Aim of the task –
Given the entries below, would you transcribe exactly the lines starting at the one with "A: Bos taurus (domestic cow)." and ending at the one with "common name: mule deer", both kept, pictures omitted, nothing extra?

Stored items:
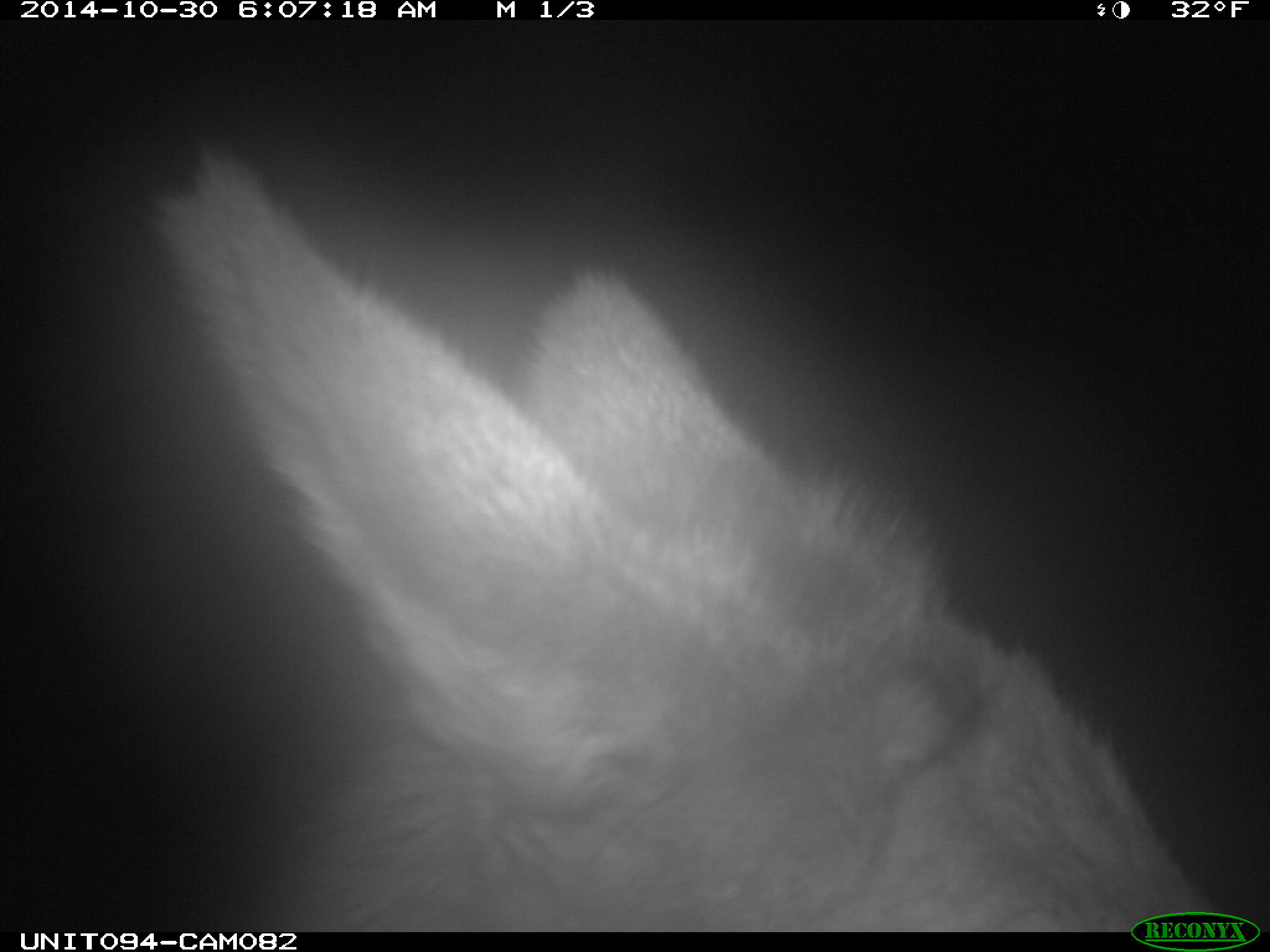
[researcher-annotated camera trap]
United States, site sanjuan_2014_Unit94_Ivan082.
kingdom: Animalia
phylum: Chordata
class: Mammalia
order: Artiodactyla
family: Cervidae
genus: Cervus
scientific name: Cervus elaphus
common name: red deer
Cervus elaphus (red deer).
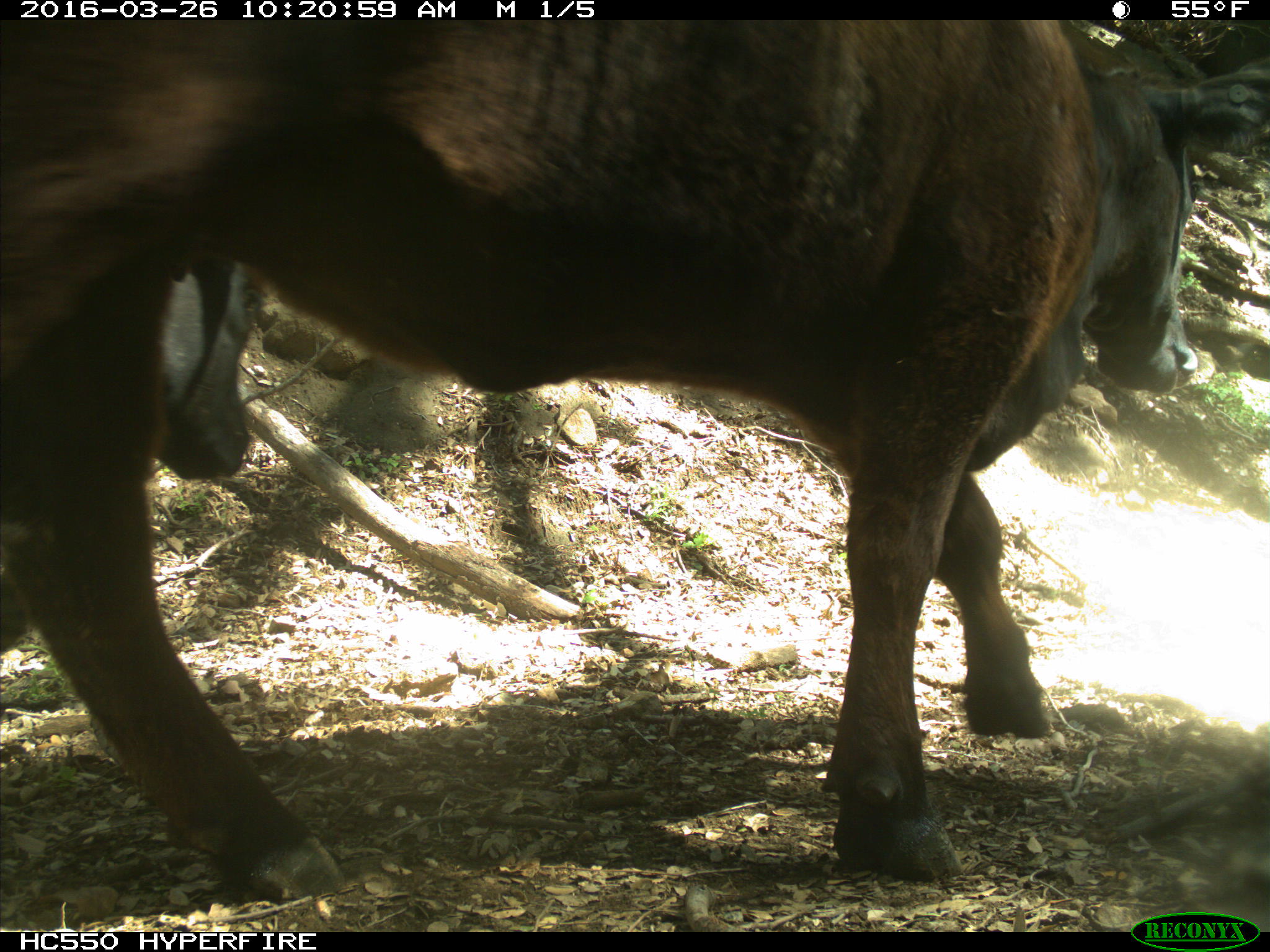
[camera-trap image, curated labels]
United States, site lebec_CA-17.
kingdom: Animalia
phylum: Chordata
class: Mammalia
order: Artiodactyla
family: Bovidae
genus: Bos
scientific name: Bos taurus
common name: domestic cow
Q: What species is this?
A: Bos taurus (domestic cow).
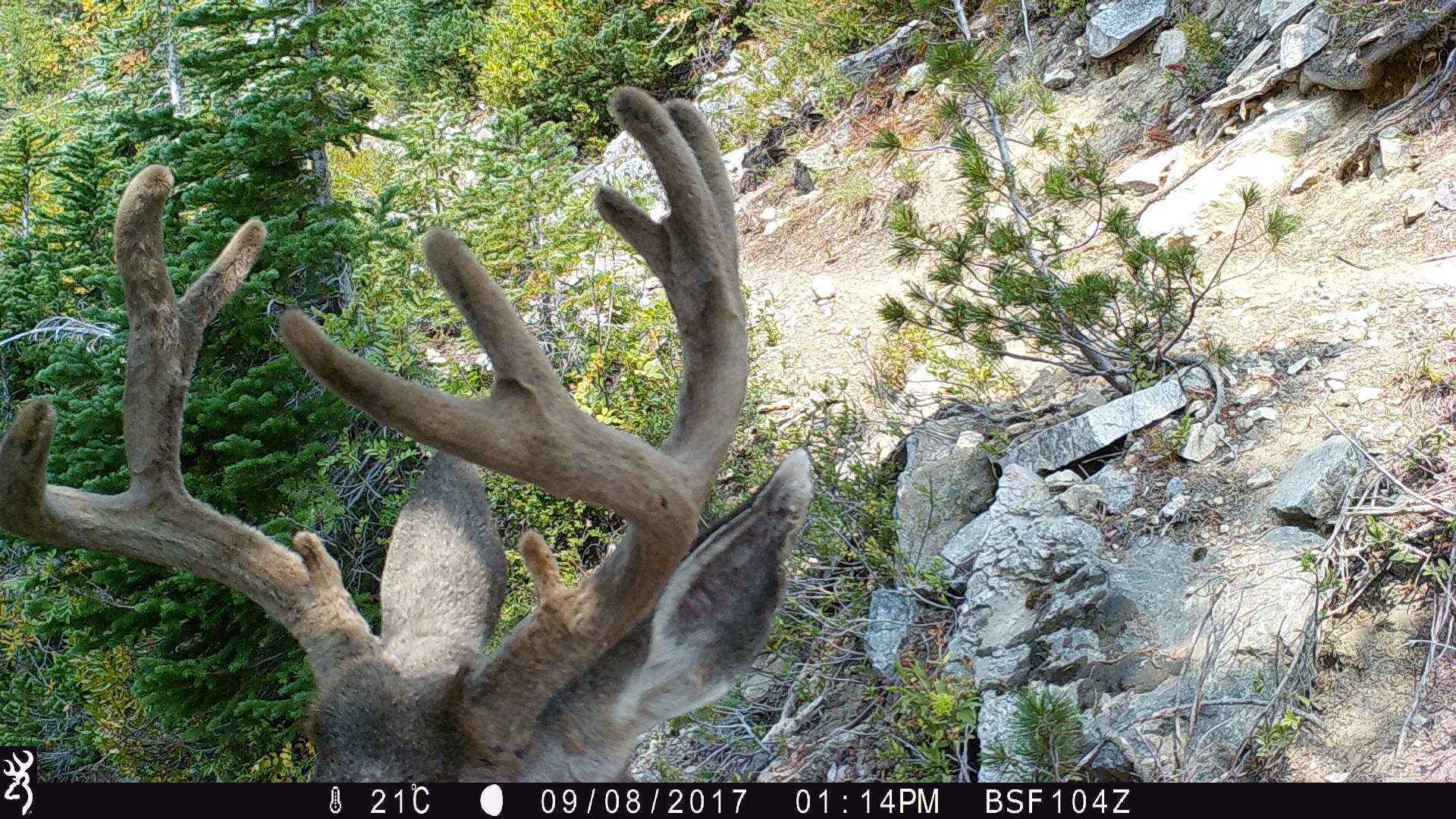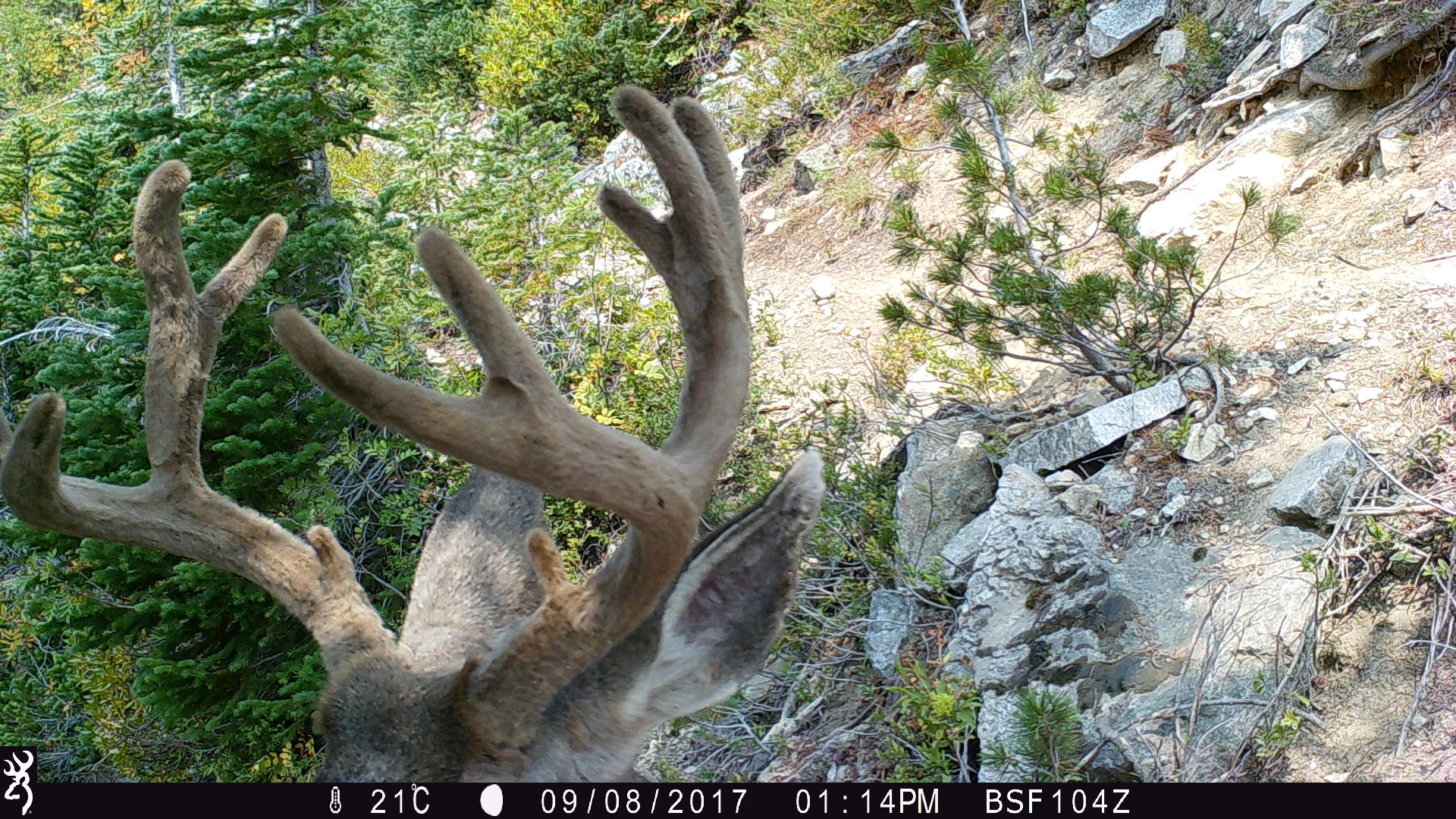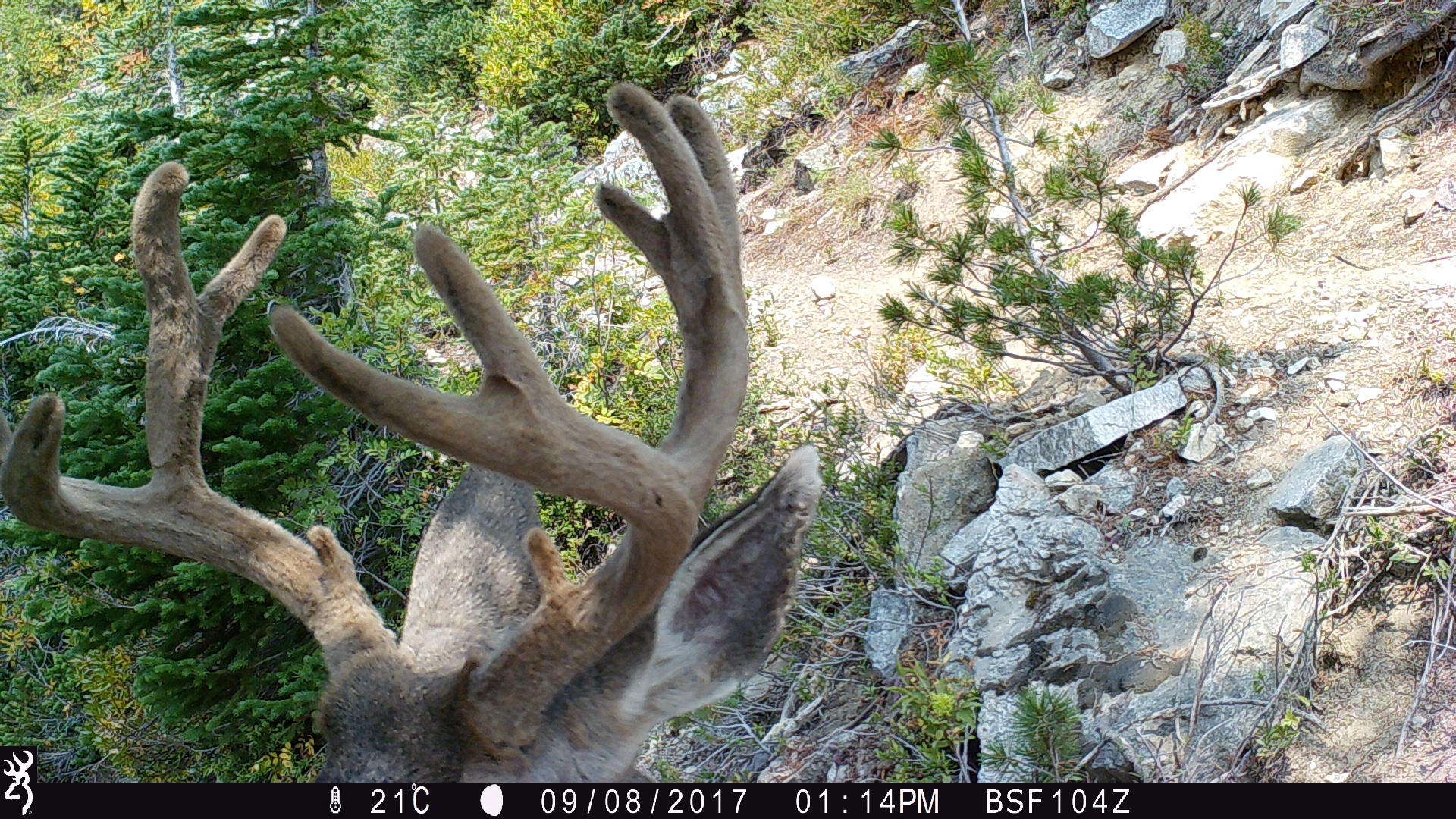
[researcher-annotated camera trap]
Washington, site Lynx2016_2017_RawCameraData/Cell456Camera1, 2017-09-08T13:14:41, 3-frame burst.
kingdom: Animalia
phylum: Chordata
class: Mammalia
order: Artiodactyla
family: Cervidae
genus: Odocoileus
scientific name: Odocoileus hemionus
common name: mule deer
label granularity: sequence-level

Answer section –
A: Bos taurus (domestic cow).
[researcher-annotated camera trap]
Washington, site Lynx2016_2017_RawCameraData/Cell456Camera1, 2017-09-08T13:14:41, 3-frame burst.
kingdom: Animalia
phylum: Chordata
class: Mammalia
order: Artiodactyla
family: Cervidae
genus: Odocoileus
scientific name: Odocoileus hemionus
common name: mule deer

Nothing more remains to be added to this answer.